That would be greedy of me, they were made specially for you... but since you insist, I'll just take the half that is less burnt... jk :smile2:


----------



## Sus y

goldenratio said:


> Same goes for you. Have a peaceful, pleasant week too. I just hope the waffles aren't burnt like the cookies Susy got from Excaliber.
> 
> You're too generous to Excaliber. However, it's everyone's rule of conduct that the birthday girl gets the first bite. It's your day. Enjoy!


You are right, my other half is for you . Eat all the cookies!  and Merry Christmas in advance


----------



## goldenratio

Sus y said:


> You are right, my other half is for you . Eat all the cookies!  and Merry Christmas in advance


That may hurt Excaliber's feelings. Did you miss the note attached to the cookie tray? The note showed:

To Susy
From Excaliber <3 xoxoxo

I think you better eat the cookies. (just to show Excaliber some love back)

Merry Christmas in advance, to you too!


----------



## Excaliber

goldenratio said:


> That may hurt Excaliber's feelings. Did you miss the note attached to the cookie tray? The note showed:
> 
> To Susy
> From Excaliber <3 xoxoxo
> 
> I think you better eat the cookies. (just to show Excaliber some love back)
> 
> Merry Christmas in advance, to you too!





Sus y said:


> You are right, my other half is for you . Eat all the cookies!  and Merry Christmas in advance


lol @goldenratio is right, your the birthday girl and deserve the first bite, it would be rude not to accept a gift now would it? eat all the cookies while your at it.

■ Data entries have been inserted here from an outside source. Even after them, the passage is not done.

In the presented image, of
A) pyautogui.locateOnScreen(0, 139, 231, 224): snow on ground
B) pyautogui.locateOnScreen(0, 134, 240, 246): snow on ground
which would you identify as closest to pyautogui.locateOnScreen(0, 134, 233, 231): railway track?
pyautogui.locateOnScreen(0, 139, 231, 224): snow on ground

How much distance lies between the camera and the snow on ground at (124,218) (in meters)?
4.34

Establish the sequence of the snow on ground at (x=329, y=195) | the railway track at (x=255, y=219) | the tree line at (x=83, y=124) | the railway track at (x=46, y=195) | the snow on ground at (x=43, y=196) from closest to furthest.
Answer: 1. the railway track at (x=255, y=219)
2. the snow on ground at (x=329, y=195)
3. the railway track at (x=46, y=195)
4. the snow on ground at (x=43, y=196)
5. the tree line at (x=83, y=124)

BTW enjoy the holidays goldenratio


----------



## Sus y

I'm giving away all the cookies! It's better give than receive! Cookies away!! Cookies for everybody!!
Party of cookies!! lol
:yay
Forgot to mention, @Excaliber you are a VIP guest in this party, so much for you! 
Cookies for free 
:yay hahah :clap


----------



## Chevy396

I bet you make some really good cookies.


----------



## goldenratio

Excaliber said:


> lol @goldenratio is right, your the birthday girl and deserve the first bite, it would be rude not to accept a gift now would it? eat all the cookies while your at it.
> 
> BTW enjoy the holidays goldenratio


You enjoy the holidays too, Excaliber 



Sus y said:


> I'm giving away all the cookies! It's better give than receive! Cookies away!! Cookies for everybody!!
> Party of cookies!! lol
> :yay
> Forgot to mention, @Excaliber you are a VIP guest in this party, so much for you!
> Cookies for free
> :yay hahah :clap


You're really funny. He just gave *you* those cookies, now you're giving them away. Anyway, enjoy the holidays too.


----------



## Sus y

finallyclosed said:


> I bet you make some really good cookies.

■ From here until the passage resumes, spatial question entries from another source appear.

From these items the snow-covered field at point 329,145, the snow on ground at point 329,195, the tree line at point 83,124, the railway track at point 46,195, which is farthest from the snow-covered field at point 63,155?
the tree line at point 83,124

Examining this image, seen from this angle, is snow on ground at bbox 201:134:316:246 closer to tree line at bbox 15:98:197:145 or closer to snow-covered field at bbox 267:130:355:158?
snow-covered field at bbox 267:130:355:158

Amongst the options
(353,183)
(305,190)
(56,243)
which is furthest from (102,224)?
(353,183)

Cookies, cake, whatever lol, I'm not the best in the kitchen but given clear instructions and having time I can do well. I used to throw dinner* parties to impress my friends with fancy recipes I saw on internet or tv lol, they never complained.

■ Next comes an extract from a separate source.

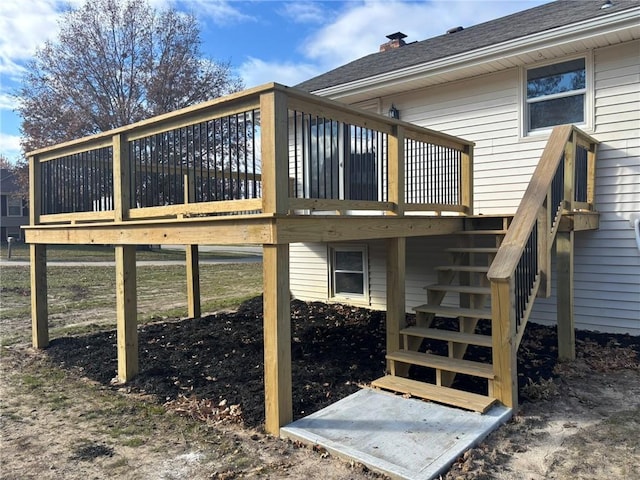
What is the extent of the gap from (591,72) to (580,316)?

I wish you to heal for whatever you have to. :smile2:


----------



## twistix

I wish you sweet dreams & a stylish hair day

Also if you can't decide who will eat the cookies, I will eat them


----------



## Excaliber

Sus y said:


> I'm giving away all the cookies! It's better give than receive! Cookies away!! Cookies for everybody!!
> Party of cookies!! lol
> :yay
> Forgot to mention, @Excaliber you are a VIP guest in this party, so much for you!
> Cookies for free
> :yay hahah :clap





goldenratio said:


> You enjoy the holidays too, Excaliber
> 
> You're really funny. He just gave *you* those cookies, now you're giving them away. Anyway, enjoy the holidays too.


Something tells me @Sus y doesn't like my cookies...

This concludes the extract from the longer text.